### Parts of the exercise
[1] In the Foresters' Ball article, how many trees did the loggers have to saw from the Lubrecht Experimental Forest?
[2] Reproduce verbatim the stretch of the Foresters' Ball article from "It was the Pole" through "March 22 and 23.".
[3] Resume the Foresters' Ball article, writing on from its final sentence.

[begin Quoted passage]

Foresters get ready for Ball months after broke loose at UM
By Taylor W. Anderson
It was a cold and rainy game day morning, and 32 people stood outside the Forestry Building at the University of Montana.
Some in this group of early risers stayed out late the night before. One drank yesterday’s cold coffee from a thermos as someone asked for a gulp. The Carhartt- and Hickory-clad bunch had a job to do, and it wasn’t to win a beauty pageant.
It was the Pole Run, and the loggers had to saw 400 trees from UM’sLubrecht Experimental Forest to build the 96th annual Foresters’ Ball, and a bout of mid-October cold weather wasn’t going to impede the tradition, scheduled for March 22 and 23.
The fame of Foresters’ Ball has made the rankings of Playboy magazine’s list of the wildest college parties. For nearly a century, foresters have worked to put on a raucous ball in celebration of the forestry culture and camaraderie.
Then the headlines hit.
Reports of sexual assault on or near campus came to light in December 2011, and UM entered a period of turmoil.
The school hired former state Supreme Court Justice Diane Barz to conduct an internal investigation on the University’s handling of sexual assault.
Barz submitted her report on Jan. 31, less than a week before last year’s ball. The report detailed, “A risk factor of alcohol has been involved in most reports.”
The high-profile investigation and results created a perfect storm that didn’t miss last year’s Foresters’ Ball.
More than 100 attendees were escorted or turned away because of drunkenness. A woman reported being grabbed on the dance floor. Students drank heavily before the event, as had become a norm among attendees, and the University reacted. Engstrom told the ball committee to change or he’d axe the event.
“If we cannot come to agreement on the plan by the end of spring semester, the ball will not happen next year,” Engstrom wrote in a letter last February.
The group came up with a plan that met Engstrom’s demands to make the ball more educational, family-friendly and promote itself as an alcohol-free event.
“You don’t make it 96 years without being willing to meet change,” said Dylan Brooks, the ball’s current publicity officer.

[end Quoted passage]
[begin Data segment]

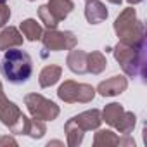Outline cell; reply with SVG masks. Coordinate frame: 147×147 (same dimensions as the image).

[end Data segment]

### Expected results
[1] 400 trees.

[2]
It was the Pole Run, and the loggers had to saw 400 trees from UM’sLubrecht Experimental Forest to build the 96th annual Foresters’ Ball, and a bout of mid-October cold weather wasn’t going to impede the tradition, scheduled for March 22 and 23.

[3]
In early May the group submitted a plan to change the stigma surrounding the event, electing to shorten hours and beef up security. The group will promote an education-oriented, alcohol free event. Engstrom signed off on the event days later. And now the party’s on, with some major adjustments.
Cutting for tradition
The group’s mission on Saturday was fairly simple: cut, carry and pile the wood from Lubrecht forest east of Missoula that is needed to build the logging town within the Auxiliary Gyms in the Adams Center for this year’s ball.
About 97 percent of the trees harvested during Pole Run are dead. There were a few live lodge poles that construction officer Evan Neal said were too sweet to pass up, but a vast majority wear the mark of death echoed throughout the Northwest: a blue ring of fungus within the tree’s core, created and farmed by mountain pine beetles.
The beetles, which killed as much as 40 percent of UM’s forest, burrow inside lodge poles and farm a fungus for other beetles to eat. They then kill the trees by cutting off the supply to nutrients and water.
Saturday’s 32 loggers scattered through the dense groupings of trees on a hill 2,000 feet above the Potomac Valley floor. Larch trees burned a fluorescent gold through the forests so thick in areas that sight was limited to about 20 feet.
Women, who made up about a quarter of the group, wore layers of flannel or other dirty mountain garb, save for a few freshmen. Almost every man capable of growing facial hair kept it unshaven in either a thick or patchy trim.
Half of the students had felled trees before. About 12 Stihl chainsaws were unloaded from pickups that lined the logging road winding around the hill. Cold autumn winds bit ears and fingers while the smell of diesel exhaust, unleaded fuel and two-cycle engine oil swirled in the mid-mountain air.
Sawyers strapped on chaps, and everyone grabbed a helmet and earplugs. Safety first. (Had the thick chaps not been covering their legs, at least two freshmen would have learned the hard way about chainsaw safety.)
Seniors turned professional woodsmen (and woodswomen) point ed lines for new and learning sawyers to aim falling trees. The sawyers aimed their sights, face cut through a third of the tree and cut the backside above the hold. Lodge poles swayed and cracked, and with the helping hand of a logger, fell to the ground, bouncing with a lumbering thud.
Some of the sawyers cut limbs and counted. Others hauled the 40-foot-plus trees into piles. Three hours into the operation 200 trees were counted.
Five years ago Chris Shubert held an axe and saw with a similar group.
The 38-year-old participated in the 92nd Foresters’ Ball before he quit school and deployed to Iraq.
Shubert, equipped for the Pole Run with a professional-grade 440Stihl with 40-inch saw, enrolled this year in forestry. Last year he watched from his Idaho home as the school became entangled in the sexual assault allegations.
He said that while he thinks the ball was perhaps unfairly roped in with the flood of allegations, the University wasn’t out of line in its reaction after the ball.
“If it’s fair for one it’s gotta be fair for all,” he said.
Shubert is a link in the 96-year-old chain of students and alumni who are deeply attached to the Foresters’ Ball.
“This is a long tradition with the University, and as long as the University of Montana is here, it should be part of it,” he said.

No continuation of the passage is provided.